Consignes:
(1) Selon l'extrait, quelle part des suffrages le dirigeant politique supposé avoir perdu l'élection aurait-il obtenue au minimum ?
(2) Extrayez des enregistrements toutes les lignes où figure la chaîne "green", en tenant compte de la casse.

Extrait:
+ + + + +
L’arbitraire est la mère de tous les vices politiques, et le droit de ne pas être privé arbitrairement de sa liberté, constitue le premier droit de l’homme, à plus forte raison pour un dirigeant politique, supposé avoir perdu l’élection avec au moins 47 % des suffrages, qui représente ainsi près de la moitié des électeurs et dont il convient de rappeler, qu’il est membre de droit du Conseil constitutionnel…
La Déclaration universelle des droits de l’homme, la Charte africaine des droits de l’homme et des peuples, et la Constitution de Côte d’Ivoire prescrivent que nul ne peut être arrêté ou détenu arbitrairement et que toute déclaration de culpabilité doit être établie à la suite d’une procédure offrant à la personne mise en cause les garanties indispensables à sa défense.
En ce qui concerne l’éventuelle extradition de M. Gbagbo pour comparution devant la Cour pénale internationale, le Président reconnu élu par la communauté internationale, qui peut nourrir quelque crainte d’avoir à y répondre des massacres commis par ses propres troupes, notamment à Duékoué courant mars 2011, où plus de 300 personnes auraient été tuées, ne se risquera pas dans cette voie qui confine à la boîte de Pandore.
De plus, l’Onuci qui en principe devait se déployer sur l’ensemble du territoire de la Côte d’ivoire, n’est pas exempte de tout reproche, en se cantonnant dans quelques villes, laissant ainsi sans surveillance les rebelles des FRCI dont il était prévisible que les actions de représailles allaient nécessairement s’abattre sur les civils d’ethnies regardées comme des ennemis.
Il existe par ailleurs des obstacles liés au principe international de non extradition des nationaux, et à la non-ratification du statut de la Cour pénale internationale par la Côte d’Ivoire qui ne fait donc pas partie intégrante du droit interne de cet Etat.
Le Conseil constitutionnel peut-il revenir de manière exceptionnelle sur les résultats proclamés en faveur de M. Gbagbo en décembre 2010 et recevoir enfin le serment solennel du Président reconnu élu ?
C’est peut-être la seule solution pour retrouver la légitimité constitutionnelle qui fait défaut à M. Alassane Ouattara , lancer un signal fort de dialogue politique, apaiser les tensions en régularisant la situation de M. Laurent Gbagbo au regard des standards internationaux, et permettre la nomination d’un gouvernement qui représente de manière significative toutes le sensibilités politiques du pays.
+ + + + +
Données de relations spatiales:
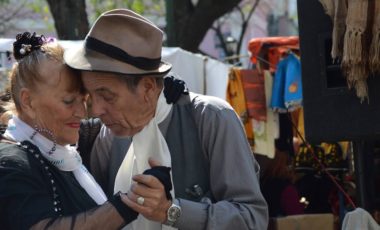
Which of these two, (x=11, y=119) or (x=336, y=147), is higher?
(x=11, y=119)

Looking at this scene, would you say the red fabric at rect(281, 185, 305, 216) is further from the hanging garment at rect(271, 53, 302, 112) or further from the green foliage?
the green foliage

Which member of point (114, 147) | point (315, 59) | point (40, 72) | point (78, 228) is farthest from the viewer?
point (315, 59)

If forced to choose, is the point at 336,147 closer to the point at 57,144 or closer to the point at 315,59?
the point at 315,59

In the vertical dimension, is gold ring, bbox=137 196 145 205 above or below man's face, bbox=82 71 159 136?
below

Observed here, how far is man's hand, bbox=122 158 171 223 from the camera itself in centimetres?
207

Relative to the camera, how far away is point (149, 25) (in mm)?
2318

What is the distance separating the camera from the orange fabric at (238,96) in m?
6.44

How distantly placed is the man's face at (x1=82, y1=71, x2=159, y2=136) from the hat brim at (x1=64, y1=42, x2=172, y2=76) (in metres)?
0.04

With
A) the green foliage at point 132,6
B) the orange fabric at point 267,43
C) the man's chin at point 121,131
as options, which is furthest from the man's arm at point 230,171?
the green foliage at point 132,6

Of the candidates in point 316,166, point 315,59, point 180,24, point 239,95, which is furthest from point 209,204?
point 180,24

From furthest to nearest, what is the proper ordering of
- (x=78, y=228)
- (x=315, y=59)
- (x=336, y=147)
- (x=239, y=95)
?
(x=336, y=147), (x=239, y=95), (x=315, y=59), (x=78, y=228)

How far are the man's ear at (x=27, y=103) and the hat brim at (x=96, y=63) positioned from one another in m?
→ 0.16

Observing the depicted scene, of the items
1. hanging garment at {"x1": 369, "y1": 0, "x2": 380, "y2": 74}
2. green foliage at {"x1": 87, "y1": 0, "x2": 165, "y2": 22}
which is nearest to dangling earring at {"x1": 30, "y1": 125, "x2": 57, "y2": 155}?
hanging garment at {"x1": 369, "y1": 0, "x2": 380, "y2": 74}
+ + + + +
Réponses par tâche:
(1) Au moins 47 % des suffrages.

(2)
Looking at this scene, would you say the red fabric at rect(281, 185, 305, 216) is further from the hanging garment at rect(271, 53, 302, 112) or further from the green foliage?
the green foliage
A) the green foliage at point 132,6
the green foliage at point 132,6
2. green foliage at {"x1": 87, "y1": 0, "x2": 165, "y2": 22}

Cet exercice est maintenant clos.